◆ WHAT THE EXERCISE ASKS
Copy the material below word for word, keeping every line in its original order.

────────────────────

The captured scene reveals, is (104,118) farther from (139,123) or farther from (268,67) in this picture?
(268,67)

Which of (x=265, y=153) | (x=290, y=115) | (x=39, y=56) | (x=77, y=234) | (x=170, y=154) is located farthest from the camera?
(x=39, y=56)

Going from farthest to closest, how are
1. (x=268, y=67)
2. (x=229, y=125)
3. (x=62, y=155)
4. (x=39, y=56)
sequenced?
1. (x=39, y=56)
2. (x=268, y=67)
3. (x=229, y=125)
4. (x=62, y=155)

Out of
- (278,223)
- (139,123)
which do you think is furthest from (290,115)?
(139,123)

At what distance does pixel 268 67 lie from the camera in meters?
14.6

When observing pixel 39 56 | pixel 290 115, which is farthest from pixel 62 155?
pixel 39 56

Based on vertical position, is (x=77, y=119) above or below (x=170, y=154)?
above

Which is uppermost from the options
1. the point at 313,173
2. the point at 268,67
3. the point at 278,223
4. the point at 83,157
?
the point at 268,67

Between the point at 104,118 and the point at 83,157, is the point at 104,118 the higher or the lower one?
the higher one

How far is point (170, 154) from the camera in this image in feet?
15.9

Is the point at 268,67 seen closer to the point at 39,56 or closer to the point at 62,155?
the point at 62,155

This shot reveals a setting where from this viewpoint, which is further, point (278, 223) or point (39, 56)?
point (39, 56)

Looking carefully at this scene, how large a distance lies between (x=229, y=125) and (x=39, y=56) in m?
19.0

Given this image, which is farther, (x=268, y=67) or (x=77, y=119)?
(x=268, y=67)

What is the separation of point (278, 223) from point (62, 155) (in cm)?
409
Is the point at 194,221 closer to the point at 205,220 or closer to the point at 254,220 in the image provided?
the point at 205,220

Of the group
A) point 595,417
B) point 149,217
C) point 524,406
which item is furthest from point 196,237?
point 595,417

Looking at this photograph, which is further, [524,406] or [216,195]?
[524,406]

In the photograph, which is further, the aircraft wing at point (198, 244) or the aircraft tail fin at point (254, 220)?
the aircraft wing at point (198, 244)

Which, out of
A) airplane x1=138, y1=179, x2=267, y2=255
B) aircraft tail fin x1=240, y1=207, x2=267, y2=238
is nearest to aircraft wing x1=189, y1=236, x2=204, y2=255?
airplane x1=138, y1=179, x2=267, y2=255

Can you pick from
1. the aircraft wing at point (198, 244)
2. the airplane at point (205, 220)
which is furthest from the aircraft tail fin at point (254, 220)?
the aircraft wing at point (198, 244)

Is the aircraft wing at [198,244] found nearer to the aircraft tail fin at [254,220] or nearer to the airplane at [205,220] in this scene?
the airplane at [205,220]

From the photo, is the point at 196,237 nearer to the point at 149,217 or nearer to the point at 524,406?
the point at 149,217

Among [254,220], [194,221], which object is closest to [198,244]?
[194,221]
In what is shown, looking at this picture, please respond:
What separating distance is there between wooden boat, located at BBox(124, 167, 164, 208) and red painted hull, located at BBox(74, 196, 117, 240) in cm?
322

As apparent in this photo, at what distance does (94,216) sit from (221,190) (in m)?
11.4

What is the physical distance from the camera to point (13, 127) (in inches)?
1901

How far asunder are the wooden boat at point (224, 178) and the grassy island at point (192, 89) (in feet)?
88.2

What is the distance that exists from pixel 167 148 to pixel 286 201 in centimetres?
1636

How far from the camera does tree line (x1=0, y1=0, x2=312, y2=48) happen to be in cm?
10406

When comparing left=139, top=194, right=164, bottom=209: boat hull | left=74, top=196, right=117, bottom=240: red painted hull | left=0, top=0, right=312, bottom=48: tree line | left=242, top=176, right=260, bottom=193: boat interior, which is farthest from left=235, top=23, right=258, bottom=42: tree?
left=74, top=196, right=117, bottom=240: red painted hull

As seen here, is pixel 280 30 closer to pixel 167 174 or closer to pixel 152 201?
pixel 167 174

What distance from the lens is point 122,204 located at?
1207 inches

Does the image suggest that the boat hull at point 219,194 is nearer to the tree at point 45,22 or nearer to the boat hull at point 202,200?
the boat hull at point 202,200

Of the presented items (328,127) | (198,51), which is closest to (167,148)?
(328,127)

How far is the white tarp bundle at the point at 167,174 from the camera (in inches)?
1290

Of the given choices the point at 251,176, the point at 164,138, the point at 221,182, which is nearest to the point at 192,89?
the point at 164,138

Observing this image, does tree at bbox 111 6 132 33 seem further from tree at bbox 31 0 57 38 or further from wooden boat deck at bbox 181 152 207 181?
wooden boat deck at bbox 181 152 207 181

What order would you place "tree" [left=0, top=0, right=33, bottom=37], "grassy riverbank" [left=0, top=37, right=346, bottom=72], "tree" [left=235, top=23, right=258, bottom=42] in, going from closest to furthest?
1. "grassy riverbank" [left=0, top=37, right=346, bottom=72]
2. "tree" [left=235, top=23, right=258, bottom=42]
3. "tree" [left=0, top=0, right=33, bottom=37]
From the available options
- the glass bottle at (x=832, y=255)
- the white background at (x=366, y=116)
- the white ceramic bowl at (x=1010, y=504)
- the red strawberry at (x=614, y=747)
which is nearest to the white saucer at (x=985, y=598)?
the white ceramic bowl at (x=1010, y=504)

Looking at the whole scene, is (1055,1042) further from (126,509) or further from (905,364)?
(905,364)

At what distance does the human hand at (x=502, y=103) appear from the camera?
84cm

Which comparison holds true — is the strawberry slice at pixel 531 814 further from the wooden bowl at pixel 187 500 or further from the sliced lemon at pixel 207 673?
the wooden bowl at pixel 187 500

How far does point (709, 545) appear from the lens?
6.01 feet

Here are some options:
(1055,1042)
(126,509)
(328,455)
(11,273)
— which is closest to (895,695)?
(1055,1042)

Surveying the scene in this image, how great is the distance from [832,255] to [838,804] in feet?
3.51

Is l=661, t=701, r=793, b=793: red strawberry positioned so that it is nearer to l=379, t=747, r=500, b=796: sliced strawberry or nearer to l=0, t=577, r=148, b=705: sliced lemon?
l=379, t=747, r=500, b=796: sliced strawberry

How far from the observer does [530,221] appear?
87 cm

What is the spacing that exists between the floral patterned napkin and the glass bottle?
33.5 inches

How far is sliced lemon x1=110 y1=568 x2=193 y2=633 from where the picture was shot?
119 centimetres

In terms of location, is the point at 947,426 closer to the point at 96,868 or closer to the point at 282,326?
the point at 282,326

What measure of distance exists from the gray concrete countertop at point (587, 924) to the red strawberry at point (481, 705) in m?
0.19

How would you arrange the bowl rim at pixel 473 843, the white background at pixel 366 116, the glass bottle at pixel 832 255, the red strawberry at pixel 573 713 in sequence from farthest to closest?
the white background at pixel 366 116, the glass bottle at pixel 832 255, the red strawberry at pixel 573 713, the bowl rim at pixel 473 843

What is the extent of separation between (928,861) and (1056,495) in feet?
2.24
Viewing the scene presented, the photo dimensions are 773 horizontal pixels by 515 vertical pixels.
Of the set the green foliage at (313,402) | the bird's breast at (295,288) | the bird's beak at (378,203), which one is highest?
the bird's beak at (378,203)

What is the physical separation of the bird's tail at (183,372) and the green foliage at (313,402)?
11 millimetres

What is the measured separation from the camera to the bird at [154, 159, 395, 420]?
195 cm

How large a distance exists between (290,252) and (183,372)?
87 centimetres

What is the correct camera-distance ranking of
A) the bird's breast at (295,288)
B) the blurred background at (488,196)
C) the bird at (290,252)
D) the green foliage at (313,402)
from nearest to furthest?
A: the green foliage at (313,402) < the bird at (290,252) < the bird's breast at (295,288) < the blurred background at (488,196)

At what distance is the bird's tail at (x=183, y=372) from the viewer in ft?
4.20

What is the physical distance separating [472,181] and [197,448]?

────────────────────

◆ SOLUTION FOR THIS EXERCISE
The captured scene reveals, is (104,118) farther from (139,123) or farther from (268,67) in this picture?
(268,67)

Which of (x=265, y=153) | (x=290, y=115) | (x=39, y=56) | (x=77, y=234) | (x=170, y=154) is located farthest from the camera?
(x=39, y=56)

Going from farthest to closest, how are
1. (x=268, y=67)
2. (x=229, y=125)
3. (x=62, y=155)
4. (x=39, y=56)
sequenced?
1. (x=39, y=56)
2. (x=268, y=67)
3. (x=229, y=125)
4. (x=62, y=155)

Out of
- (278,223)
- (139,123)
which do you think is furthest from (290,115)?
(139,123)

At what distance does pixel 268 67 lie from the camera in meters?
14.6

When observing pixel 39 56 | pixel 290 115, which is farthest from pixel 62 155?
pixel 39 56

Based on vertical position, is (x=77, y=119) above or below (x=170, y=154)?
above

Which is uppermost from the options
1. the point at 313,173
2. the point at 268,67
3. the point at 278,223
4. the point at 83,157
?
the point at 268,67

Between the point at 104,118 and the point at 83,157, is the point at 104,118 the higher or the lower one?
the higher one

How far is point (170, 154) from the camera in this image in feet?
15.9

Is the point at 268,67 seen closer to the point at 39,56 or closer to the point at 62,155?
the point at 62,155

This shot reveals a setting where from this viewpoint, which is further, point (278, 223) or point (39, 56)?
point (39, 56)

Looking carefully at this scene, how large a distance lies between (x=229, y=125) and (x=39, y=56) in m?
19.0

Given this image, which is farther, (x=268, y=67) or (x=77, y=119)?
(x=268, y=67)

What is the separation of point (278, 223) from point (62, 155) (in cm)?
409
Is the point at 194,221 closer to the point at 205,220 or closer to the point at 254,220 in the image provided?
the point at 205,220

Of the group
A) point 595,417
B) point 149,217
C) point 524,406
which item is furthest from point 196,237?
point 595,417

Looking at this photograph, which is further, [524,406] or [216,195]?
[524,406]

In the photograph, which is further, the aircraft wing at point (198, 244) or the aircraft tail fin at point (254, 220)?
the aircraft wing at point (198, 244)

Which, out of
A) airplane x1=138, y1=179, x2=267, y2=255
B) aircraft tail fin x1=240, y1=207, x2=267, y2=238
is nearest to aircraft wing x1=189, y1=236, x2=204, y2=255?
airplane x1=138, y1=179, x2=267, y2=255

Can you pick from
1. the aircraft wing at point (198, 244)
2. the airplane at point (205, 220)
which is furthest from the aircraft tail fin at point (254, 220)?
the aircraft wing at point (198, 244)

Is the aircraft wing at [198,244] found nearer to the aircraft tail fin at [254,220] or nearer to the airplane at [205,220] in this scene?
the airplane at [205,220]

From the photo, is the point at 196,237 nearer to the point at 149,217 or nearer to the point at 524,406?
the point at 149,217

Among [254,220], [194,221], which object is closest to [198,244]?
[194,221]
In what is shown, looking at this picture, please respond:
What separating distance is there between wooden boat, located at BBox(124, 167, 164, 208) and red painted hull, located at BBox(74, 196, 117, 240) in cm?
322

As apparent in this photo, at what distance does (94,216) sit from (221,190) (in m)?
11.4

What is the physical distance from the camera to point (13, 127) (in inches)?
1901

How far asunder are the wooden boat at point (224, 178) and the grassy island at point (192, 89) (in feet)?
88.2

What is the distance that exists from pixel 167 148 to pixel 286 201 in centimetres?
1636

How far from the camera does tree line (x1=0, y1=0, x2=312, y2=48) happen to be in cm?
10406

When comparing left=139, top=194, right=164, bottom=209: boat hull | left=74, top=196, right=117, bottom=240: red painted hull | left=0, top=0, right=312, bottom=48: tree line | left=242, top=176, right=260, bottom=193: boat interior, which is farthest from left=235, top=23, right=258, bottom=42: tree?
left=74, top=196, right=117, bottom=240: red painted hull

As seen here, is pixel 280 30 closer to pixel 167 174 or closer to pixel 152 201?
pixel 167 174

What distance from the lens is point 122,204 located at?
1207 inches

Does the image suggest that the boat hull at point 219,194 is nearer to the tree at point 45,22 or nearer to the boat hull at point 202,200?
the boat hull at point 202,200

Of the presented items (328,127) | (198,51), which is closest to (167,148)?
(328,127)

How far is the white tarp bundle at the point at 167,174 from the camera (in inches)?
1290

Of the given choices the point at 251,176, the point at 164,138, the point at 221,182, which is nearest to the point at 192,89?
the point at 164,138

Observing this image, does tree at bbox 111 6 132 33 seem further from tree at bbox 31 0 57 38 or further from wooden boat deck at bbox 181 152 207 181?
wooden boat deck at bbox 181 152 207 181

What order would you place "tree" [left=0, top=0, right=33, bottom=37], "grassy riverbank" [left=0, top=37, right=346, bottom=72], "tree" [left=235, top=23, right=258, bottom=42] in, going from closest to furthest?
1. "grassy riverbank" [left=0, top=37, right=346, bottom=72]
2. "tree" [left=235, top=23, right=258, bottom=42]
3. "tree" [left=0, top=0, right=33, bottom=37]
From the available options
- the glass bottle at (x=832, y=255)
- the white background at (x=366, y=116)
- the white ceramic bowl at (x=1010, y=504)
- the red strawberry at (x=614, y=747)
which is nearest to the white saucer at (x=985, y=598)?
the white ceramic bowl at (x=1010, y=504)

Looking at the whole scene, is (1055,1042) further from (126,509) or further from (905,364)?
(905,364)

At what distance does the human hand at (x=502, y=103) appear from the camera?
84cm

Which comparison holds true — is the strawberry slice at pixel 531 814 further from the wooden bowl at pixel 187 500 or further from the sliced lemon at pixel 207 673?
the wooden bowl at pixel 187 500

How far does point (709, 545) appear from the lens?
6.01 feet

Here are some options:
(1055,1042)
(126,509)
(328,455)
(11,273)
— which is closest to (895,695)?
(1055,1042)

Surveying the scene in this image, how great is the distance from [832,255] to [838,804] in feet?
3.51

Is l=661, t=701, r=793, b=793: red strawberry positioned so that it is nearer to l=379, t=747, r=500, b=796: sliced strawberry or nearer to l=0, t=577, r=148, b=705: sliced lemon?
l=379, t=747, r=500, b=796: sliced strawberry

How far from the observer does [530,221] appear?
87 cm

What is the spacing that exists between the floral patterned napkin and the glass bottle?
33.5 inches

How far is sliced lemon x1=110 y1=568 x2=193 y2=633 from where the picture was shot?
119 centimetres

In terms of location, is the point at 947,426 closer to the point at 96,868 or closer to the point at 282,326?
the point at 282,326

What measure of distance exists from the gray concrete countertop at point (587, 924) to the red strawberry at point (481, 705) in m?
0.19

How would you arrange the bowl rim at pixel 473 843, the white background at pixel 366 116, the glass bottle at pixel 832 255, the red strawberry at pixel 573 713 in sequence from farthest to closest?
the white background at pixel 366 116, the glass bottle at pixel 832 255, the red strawberry at pixel 573 713, the bowl rim at pixel 473 843

What is the extent of separation between (928,861) and (1056,495) in feet?
2.24
Viewing the scene presented, the photo dimensions are 773 horizontal pixels by 515 vertical pixels.
Of the set the green foliage at (313,402) | the bird's breast at (295,288) | the bird's beak at (378,203), which one is highest?
the bird's beak at (378,203)

What is the physical separation of the bird's tail at (183,372) and the green foliage at (313,402)?
11 millimetres

What is the measured separation from the camera to the bird at [154, 159, 395, 420]?
195 cm

How large a distance exists between (290,252) and (183,372)?
87 centimetres

What is the correct camera-distance ranking of
A) the bird's breast at (295,288)
B) the blurred background at (488,196)
C) the bird at (290,252)
D) the green foliage at (313,402)
from nearest to furthest?
A: the green foliage at (313,402) < the bird at (290,252) < the bird's breast at (295,288) < the blurred background at (488,196)

At what distance is the bird's tail at (x=183, y=372) from the viewer in ft?
4.20

What is the physical distance separating [472,181] and [197,448]?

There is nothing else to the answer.